▶ **Task**:
Could you return, word for word, the lines starting with the line containing "In the group of options" and going on through the line containing "which is farthest from the camera?"?

▶ **Exercise material**:
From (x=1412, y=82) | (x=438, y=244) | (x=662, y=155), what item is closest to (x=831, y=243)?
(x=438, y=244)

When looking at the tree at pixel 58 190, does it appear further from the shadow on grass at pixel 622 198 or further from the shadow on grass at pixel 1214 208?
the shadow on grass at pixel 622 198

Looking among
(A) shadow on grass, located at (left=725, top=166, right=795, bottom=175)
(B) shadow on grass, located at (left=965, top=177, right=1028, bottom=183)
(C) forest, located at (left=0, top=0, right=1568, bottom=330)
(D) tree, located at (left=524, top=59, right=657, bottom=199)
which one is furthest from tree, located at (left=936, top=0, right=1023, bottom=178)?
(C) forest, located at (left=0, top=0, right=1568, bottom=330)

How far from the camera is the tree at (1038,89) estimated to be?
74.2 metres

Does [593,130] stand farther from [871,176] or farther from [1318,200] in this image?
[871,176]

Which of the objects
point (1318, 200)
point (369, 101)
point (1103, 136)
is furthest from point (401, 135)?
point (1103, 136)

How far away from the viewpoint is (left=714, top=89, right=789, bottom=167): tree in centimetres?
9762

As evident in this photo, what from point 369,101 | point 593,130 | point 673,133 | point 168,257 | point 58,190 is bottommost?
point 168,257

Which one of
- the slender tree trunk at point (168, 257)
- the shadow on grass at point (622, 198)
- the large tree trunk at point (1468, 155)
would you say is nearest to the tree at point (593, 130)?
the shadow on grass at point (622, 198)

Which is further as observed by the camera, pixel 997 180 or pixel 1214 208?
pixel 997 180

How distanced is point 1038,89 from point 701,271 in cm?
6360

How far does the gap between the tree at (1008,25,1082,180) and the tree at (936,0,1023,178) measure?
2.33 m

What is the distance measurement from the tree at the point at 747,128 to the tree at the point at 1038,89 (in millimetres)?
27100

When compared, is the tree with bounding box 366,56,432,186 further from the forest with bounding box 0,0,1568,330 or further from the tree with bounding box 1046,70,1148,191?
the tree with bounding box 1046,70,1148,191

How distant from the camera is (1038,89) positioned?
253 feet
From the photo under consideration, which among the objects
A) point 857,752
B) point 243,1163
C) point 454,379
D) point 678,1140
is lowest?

* * *

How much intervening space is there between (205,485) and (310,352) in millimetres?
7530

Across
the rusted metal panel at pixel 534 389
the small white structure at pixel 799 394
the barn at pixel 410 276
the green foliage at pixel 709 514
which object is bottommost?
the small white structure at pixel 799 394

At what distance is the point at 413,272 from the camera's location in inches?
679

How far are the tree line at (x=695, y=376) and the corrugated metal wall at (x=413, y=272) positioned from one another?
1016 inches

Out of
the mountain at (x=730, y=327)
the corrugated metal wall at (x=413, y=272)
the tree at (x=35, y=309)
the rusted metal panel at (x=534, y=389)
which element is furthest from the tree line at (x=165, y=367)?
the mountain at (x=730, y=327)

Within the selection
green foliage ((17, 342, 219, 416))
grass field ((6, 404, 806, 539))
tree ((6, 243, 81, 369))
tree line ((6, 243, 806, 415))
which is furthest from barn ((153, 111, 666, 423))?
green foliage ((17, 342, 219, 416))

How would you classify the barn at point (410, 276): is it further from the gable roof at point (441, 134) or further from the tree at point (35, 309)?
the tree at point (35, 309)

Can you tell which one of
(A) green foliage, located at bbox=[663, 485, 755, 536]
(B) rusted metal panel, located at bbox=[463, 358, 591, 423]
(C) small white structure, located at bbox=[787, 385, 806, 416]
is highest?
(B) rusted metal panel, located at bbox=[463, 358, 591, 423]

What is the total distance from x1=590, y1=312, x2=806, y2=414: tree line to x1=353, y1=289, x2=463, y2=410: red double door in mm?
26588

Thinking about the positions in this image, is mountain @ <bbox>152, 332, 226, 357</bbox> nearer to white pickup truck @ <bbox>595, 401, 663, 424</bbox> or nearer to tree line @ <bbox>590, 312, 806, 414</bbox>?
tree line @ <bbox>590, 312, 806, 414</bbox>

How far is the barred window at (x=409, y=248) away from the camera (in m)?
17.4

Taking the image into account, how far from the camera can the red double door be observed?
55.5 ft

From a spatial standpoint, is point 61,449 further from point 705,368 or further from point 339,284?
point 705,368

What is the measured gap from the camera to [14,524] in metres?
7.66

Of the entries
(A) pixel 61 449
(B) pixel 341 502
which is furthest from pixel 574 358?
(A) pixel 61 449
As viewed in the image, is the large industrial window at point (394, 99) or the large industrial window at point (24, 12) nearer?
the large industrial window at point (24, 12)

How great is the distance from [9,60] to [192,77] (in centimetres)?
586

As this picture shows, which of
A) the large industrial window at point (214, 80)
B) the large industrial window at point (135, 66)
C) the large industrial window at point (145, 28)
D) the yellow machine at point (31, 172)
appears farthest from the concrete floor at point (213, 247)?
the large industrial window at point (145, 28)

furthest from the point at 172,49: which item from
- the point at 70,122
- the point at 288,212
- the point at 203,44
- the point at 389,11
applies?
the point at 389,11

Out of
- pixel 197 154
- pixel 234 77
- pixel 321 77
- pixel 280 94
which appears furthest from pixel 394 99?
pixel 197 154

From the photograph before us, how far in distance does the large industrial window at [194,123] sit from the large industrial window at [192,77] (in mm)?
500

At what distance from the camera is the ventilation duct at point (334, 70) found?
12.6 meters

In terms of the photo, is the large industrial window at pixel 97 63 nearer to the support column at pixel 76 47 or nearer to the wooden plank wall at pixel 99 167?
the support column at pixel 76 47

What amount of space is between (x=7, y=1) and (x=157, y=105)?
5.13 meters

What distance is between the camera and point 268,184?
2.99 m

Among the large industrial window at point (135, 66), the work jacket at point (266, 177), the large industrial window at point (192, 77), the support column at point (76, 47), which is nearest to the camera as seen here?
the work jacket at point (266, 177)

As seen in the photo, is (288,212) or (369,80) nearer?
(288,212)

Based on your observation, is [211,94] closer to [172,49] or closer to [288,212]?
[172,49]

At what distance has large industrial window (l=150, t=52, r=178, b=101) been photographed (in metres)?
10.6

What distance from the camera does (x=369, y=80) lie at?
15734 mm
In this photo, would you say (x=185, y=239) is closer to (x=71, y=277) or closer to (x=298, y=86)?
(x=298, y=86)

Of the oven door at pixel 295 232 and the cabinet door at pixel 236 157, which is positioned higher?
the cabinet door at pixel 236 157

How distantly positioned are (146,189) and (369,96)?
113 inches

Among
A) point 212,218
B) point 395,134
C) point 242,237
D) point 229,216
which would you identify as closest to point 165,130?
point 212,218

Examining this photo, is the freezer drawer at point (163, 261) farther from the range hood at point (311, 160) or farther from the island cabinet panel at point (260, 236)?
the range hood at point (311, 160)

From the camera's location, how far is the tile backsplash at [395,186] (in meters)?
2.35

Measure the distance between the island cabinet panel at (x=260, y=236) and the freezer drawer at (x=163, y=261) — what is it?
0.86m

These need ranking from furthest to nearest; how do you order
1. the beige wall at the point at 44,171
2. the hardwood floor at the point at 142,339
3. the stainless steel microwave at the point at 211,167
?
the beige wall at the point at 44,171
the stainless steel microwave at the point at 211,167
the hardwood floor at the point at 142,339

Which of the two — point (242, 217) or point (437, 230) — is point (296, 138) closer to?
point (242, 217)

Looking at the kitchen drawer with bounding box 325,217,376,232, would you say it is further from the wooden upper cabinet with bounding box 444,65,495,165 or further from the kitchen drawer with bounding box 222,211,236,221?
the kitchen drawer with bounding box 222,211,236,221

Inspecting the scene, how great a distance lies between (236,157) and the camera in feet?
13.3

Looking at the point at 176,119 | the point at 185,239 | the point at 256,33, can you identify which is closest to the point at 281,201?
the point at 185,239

* * *

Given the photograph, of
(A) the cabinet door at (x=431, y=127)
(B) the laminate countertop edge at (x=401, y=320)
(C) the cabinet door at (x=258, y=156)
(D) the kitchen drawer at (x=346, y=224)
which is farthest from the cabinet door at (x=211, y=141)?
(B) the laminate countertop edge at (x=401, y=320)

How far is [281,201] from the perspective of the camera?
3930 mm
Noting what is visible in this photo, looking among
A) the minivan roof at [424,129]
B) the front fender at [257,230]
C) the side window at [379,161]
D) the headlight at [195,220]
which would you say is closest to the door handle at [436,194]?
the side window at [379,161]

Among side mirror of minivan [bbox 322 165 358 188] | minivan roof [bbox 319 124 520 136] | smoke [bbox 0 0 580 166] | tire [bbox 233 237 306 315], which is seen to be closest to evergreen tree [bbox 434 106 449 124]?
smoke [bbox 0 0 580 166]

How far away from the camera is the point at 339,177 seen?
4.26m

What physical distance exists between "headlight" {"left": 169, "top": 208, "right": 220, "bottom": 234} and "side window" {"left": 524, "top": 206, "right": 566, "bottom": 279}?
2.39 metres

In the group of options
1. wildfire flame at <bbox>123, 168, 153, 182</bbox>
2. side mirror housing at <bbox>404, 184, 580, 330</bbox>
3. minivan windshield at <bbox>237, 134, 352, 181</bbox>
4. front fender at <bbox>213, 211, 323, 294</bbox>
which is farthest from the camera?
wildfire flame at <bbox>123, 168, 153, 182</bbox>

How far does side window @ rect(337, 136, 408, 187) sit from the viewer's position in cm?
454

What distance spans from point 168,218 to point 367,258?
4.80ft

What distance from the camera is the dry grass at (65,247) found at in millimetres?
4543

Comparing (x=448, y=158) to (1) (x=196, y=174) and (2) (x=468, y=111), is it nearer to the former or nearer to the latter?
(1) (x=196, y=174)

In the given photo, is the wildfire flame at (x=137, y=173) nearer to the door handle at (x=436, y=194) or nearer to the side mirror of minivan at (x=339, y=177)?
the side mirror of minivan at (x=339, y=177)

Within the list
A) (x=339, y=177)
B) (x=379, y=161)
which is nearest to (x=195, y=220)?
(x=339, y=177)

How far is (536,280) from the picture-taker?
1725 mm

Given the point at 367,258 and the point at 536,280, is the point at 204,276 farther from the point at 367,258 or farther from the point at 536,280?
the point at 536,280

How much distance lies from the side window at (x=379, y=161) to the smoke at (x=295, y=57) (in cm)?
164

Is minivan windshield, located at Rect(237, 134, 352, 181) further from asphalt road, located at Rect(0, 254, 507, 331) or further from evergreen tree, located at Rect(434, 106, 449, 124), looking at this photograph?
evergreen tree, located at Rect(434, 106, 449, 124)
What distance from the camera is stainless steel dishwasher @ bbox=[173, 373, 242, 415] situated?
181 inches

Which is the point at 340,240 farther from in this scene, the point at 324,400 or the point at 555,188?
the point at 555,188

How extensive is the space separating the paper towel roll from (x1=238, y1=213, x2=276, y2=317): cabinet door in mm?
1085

▶ **Response to this task**:
In the group of options
1. wildfire flame at <bbox>123, 168, 153, 182</bbox>
2. side mirror housing at <bbox>404, 184, 580, 330</bbox>
3. minivan windshield at <bbox>237, 134, 352, 181</bbox>
4. front fender at <bbox>213, 211, 323, 294</bbox>
which is farthest from the camera?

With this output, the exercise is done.